■ EXERCISE PROMPT: Reproduce without any change the stretch of the records from the line containing "positioned in m?" through the line containing "12.5 meters", including both of those lines.

■ RECORDS TO USE:
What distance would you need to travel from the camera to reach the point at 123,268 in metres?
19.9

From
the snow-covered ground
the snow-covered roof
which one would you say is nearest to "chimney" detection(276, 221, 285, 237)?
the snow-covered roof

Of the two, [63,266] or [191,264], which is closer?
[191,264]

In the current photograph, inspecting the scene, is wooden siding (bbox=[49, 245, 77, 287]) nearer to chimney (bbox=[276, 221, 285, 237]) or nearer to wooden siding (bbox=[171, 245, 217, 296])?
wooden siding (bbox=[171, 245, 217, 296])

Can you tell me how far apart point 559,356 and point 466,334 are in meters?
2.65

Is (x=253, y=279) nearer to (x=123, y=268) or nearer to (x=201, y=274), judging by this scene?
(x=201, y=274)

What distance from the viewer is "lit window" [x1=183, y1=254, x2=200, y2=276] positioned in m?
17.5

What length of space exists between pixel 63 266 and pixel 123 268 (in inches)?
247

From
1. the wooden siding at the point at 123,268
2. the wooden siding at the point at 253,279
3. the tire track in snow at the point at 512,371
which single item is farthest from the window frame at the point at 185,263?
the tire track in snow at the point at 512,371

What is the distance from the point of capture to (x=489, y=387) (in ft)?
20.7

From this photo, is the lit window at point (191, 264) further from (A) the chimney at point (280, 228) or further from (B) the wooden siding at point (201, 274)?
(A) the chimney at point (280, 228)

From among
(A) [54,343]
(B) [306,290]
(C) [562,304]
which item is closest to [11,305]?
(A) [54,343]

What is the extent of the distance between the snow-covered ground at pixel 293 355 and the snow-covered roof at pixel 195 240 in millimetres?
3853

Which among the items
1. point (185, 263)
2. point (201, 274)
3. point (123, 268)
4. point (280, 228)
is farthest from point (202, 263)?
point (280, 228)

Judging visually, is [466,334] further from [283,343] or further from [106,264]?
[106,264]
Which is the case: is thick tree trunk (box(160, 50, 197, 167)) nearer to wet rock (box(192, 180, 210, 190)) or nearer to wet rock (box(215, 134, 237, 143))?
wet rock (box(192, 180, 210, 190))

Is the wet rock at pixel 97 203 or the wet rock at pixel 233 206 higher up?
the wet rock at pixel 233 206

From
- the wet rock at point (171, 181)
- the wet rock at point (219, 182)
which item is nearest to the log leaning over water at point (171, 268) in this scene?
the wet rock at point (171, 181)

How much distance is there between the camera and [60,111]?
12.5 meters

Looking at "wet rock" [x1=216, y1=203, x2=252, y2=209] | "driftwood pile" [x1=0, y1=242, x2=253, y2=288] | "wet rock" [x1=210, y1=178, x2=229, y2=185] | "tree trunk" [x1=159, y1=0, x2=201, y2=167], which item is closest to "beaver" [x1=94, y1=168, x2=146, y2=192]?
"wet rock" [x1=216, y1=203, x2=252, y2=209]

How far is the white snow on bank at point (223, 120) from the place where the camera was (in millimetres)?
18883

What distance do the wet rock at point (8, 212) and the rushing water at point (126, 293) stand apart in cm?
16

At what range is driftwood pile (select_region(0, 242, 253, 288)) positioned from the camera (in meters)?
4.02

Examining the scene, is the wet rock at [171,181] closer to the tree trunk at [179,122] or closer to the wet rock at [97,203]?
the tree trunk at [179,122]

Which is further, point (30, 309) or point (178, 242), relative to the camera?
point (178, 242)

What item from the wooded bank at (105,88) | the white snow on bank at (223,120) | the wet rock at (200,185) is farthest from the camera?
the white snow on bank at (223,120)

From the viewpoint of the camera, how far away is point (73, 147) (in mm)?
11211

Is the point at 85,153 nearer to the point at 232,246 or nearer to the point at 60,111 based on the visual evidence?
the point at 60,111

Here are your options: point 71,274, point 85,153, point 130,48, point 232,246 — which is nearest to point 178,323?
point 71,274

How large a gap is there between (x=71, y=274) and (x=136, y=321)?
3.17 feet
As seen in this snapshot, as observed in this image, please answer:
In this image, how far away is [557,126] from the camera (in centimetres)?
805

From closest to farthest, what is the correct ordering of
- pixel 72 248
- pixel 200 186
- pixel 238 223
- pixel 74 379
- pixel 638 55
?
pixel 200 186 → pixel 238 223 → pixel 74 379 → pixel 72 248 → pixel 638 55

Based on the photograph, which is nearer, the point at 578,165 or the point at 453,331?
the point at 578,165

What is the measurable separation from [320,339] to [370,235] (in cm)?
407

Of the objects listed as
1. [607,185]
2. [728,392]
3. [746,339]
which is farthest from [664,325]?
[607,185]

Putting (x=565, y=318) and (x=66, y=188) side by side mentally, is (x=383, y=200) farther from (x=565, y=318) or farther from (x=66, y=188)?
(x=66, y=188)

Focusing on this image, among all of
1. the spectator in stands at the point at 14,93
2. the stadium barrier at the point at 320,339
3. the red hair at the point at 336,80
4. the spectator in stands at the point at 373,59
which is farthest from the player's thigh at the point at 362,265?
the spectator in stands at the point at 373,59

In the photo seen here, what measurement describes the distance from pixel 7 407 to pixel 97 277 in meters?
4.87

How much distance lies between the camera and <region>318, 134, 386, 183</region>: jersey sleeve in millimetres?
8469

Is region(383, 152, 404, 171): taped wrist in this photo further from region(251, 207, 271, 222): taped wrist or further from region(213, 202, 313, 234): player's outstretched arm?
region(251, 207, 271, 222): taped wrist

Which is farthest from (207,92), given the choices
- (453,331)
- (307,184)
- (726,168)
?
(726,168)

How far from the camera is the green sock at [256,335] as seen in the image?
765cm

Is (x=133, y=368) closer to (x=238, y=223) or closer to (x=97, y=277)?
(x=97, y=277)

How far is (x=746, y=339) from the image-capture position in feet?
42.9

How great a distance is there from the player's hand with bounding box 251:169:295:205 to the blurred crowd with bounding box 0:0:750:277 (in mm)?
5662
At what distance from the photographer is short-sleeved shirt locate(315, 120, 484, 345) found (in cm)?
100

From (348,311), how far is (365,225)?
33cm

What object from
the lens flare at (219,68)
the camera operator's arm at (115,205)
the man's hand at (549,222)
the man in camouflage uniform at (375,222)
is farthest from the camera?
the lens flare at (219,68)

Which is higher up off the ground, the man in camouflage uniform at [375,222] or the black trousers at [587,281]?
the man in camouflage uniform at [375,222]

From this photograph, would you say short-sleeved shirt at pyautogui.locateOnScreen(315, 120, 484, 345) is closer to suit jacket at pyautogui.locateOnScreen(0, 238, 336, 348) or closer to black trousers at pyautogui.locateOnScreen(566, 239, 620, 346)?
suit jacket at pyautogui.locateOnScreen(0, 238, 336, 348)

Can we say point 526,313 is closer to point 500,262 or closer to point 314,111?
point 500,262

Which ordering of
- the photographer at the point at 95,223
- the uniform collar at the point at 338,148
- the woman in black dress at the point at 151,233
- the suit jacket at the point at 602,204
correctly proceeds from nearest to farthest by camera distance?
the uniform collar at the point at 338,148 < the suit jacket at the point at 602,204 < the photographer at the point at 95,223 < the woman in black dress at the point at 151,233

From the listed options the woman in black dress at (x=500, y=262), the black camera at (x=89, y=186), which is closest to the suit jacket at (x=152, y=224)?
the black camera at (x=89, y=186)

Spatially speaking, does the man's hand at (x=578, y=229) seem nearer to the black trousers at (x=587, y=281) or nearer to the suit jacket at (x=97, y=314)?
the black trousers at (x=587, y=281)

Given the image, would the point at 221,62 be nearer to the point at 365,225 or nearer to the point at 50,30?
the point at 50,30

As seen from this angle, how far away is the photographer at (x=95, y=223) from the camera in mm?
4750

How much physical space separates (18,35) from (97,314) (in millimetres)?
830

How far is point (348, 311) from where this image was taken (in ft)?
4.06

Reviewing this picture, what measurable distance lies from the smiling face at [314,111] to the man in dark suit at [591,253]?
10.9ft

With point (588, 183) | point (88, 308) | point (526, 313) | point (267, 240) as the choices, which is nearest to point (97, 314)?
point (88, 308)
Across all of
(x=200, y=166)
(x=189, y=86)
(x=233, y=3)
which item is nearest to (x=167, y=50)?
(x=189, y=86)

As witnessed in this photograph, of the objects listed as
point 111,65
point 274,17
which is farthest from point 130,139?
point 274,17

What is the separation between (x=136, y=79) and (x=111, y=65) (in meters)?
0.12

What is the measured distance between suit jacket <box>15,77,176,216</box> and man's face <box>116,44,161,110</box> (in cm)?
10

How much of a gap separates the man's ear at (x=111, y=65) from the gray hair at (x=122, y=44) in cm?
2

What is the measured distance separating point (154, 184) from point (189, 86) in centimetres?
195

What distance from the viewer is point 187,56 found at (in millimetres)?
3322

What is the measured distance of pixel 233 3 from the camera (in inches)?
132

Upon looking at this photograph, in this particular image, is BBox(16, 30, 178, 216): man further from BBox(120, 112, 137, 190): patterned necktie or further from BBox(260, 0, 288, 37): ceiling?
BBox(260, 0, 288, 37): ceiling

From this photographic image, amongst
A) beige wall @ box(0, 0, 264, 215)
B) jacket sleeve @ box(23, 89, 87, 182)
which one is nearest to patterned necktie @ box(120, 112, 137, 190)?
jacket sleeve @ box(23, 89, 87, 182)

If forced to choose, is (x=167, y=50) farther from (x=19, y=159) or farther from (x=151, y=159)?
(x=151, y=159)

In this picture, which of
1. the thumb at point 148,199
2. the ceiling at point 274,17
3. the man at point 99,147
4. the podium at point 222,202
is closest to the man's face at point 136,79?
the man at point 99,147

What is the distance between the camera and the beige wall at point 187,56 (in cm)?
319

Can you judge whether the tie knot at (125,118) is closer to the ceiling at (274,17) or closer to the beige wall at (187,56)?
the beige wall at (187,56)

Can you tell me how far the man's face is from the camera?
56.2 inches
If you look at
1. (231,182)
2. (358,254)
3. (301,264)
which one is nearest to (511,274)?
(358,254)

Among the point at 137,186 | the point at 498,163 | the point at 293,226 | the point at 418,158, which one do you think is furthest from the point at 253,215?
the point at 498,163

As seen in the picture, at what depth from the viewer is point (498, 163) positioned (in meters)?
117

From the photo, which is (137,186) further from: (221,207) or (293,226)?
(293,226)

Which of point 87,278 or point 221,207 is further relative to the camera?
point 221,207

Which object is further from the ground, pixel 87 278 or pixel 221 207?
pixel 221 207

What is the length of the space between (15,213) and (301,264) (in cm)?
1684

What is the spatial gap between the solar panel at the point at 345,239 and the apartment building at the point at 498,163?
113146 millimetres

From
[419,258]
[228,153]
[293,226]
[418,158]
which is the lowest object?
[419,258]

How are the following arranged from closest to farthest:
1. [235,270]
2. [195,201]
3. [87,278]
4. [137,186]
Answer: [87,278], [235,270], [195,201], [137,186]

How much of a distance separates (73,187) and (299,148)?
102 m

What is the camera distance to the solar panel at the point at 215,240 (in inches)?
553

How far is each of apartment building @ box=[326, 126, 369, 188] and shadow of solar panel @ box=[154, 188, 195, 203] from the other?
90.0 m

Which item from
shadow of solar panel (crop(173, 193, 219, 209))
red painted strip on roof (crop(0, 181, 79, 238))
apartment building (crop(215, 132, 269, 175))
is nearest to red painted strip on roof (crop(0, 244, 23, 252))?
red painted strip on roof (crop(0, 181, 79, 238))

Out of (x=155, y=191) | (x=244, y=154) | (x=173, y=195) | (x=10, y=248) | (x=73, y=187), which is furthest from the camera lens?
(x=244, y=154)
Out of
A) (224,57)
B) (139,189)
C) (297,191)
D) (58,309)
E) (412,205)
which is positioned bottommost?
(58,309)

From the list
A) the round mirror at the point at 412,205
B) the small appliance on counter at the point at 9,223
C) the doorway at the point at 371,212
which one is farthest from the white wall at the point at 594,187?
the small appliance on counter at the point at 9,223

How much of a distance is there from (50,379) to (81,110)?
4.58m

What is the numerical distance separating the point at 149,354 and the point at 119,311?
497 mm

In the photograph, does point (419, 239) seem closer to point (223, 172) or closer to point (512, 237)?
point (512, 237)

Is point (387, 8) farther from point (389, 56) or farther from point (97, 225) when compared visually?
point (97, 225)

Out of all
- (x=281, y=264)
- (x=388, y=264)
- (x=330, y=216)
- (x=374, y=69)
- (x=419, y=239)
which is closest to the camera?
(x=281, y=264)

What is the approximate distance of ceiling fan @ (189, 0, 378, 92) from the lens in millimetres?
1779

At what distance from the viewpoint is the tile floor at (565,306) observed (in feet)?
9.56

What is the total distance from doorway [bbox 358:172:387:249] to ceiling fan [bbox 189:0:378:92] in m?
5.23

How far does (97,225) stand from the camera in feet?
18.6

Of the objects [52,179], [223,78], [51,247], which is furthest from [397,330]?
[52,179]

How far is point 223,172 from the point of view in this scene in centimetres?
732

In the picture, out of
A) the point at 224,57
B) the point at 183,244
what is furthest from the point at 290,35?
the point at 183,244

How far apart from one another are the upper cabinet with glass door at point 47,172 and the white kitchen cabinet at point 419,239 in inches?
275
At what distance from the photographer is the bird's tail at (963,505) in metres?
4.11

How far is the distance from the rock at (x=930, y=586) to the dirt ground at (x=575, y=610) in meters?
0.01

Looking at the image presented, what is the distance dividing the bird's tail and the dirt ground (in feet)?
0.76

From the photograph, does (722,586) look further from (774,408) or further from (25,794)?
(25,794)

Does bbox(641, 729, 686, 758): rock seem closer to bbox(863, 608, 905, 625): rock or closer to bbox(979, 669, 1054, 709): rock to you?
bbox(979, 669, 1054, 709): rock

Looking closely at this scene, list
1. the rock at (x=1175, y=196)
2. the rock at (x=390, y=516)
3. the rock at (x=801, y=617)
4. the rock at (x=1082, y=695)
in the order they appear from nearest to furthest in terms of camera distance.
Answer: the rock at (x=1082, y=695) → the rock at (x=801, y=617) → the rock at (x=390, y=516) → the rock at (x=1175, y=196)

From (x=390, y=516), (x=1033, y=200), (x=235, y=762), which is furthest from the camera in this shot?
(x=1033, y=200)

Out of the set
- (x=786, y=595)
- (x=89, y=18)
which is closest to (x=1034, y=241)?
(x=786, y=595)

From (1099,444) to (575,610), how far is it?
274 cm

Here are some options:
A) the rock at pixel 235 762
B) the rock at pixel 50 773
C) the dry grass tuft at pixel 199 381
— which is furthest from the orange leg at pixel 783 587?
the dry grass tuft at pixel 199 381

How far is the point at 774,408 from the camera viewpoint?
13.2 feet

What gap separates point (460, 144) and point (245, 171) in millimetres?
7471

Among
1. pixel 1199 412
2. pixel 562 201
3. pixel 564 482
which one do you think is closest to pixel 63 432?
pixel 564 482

■ SOLVED PROBLEM:
What distance from the viewer is "lit window" [x1=183, y1=254, x2=200, y2=276] positioned in m?
17.5

What length of space exists between pixel 63 266 and pixel 123 268 (in inches)?
247

From
1. the wooden siding at the point at 123,268
2. the wooden siding at the point at 253,279
3. the tire track in snow at the point at 512,371
which single item is farthest from the window frame at the point at 185,263?
the tire track in snow at the point at 512,371

What is the distance from the point of capture to (x=489, y=387) (in ft)?
20.7

From this photo, is the lit window at point (191, 264) further from (A) the chimney at point (280, 228) or further from (B) the wooden siding at point (201, 274)?
(A) the chimney at point (280, 228)

From among
(A) [54,343]
(B) [306,290]
(C) [562,304]
which item is closest to [11,305]?
(A) [54,343]

What is the extent of the distance between the snow-covered ground at pixel 293 355 and the snow-covered roof at pixel 195 240 in millimetres?
3853

Which among the items
1. point (185, 263)
2. point (201, 274)
3. point (123, 268)
4. point (280, 228)
is farthest from point (202, 263)?
point (280, 228)

Judging visually, is [466,334] further from [283,343] or further from [106,264]?
[106,264]
Which is the case: is thick tree trunk (box(160, 50, 197, 167)) nearer to wet rock (box(192, 180, 210, 190)) or nearer to wet rock (box(215, 134, 237, 143))?
wet rock (box(192, 180, 210, 190))

Is the wet rock at pixel 97 203 or the wet rock at pixel 233 206 higher up?
the wet rock at pixel 233 206

From
- the wet rock at point (171, 181)
- the wet rock at point (219, 182)
which item is nearest to the log leaning over water at point (171, 268) in this scene?
the wet rock at point (171, 181)

How much distance is there between the camera and [60,111]?
12.5 meters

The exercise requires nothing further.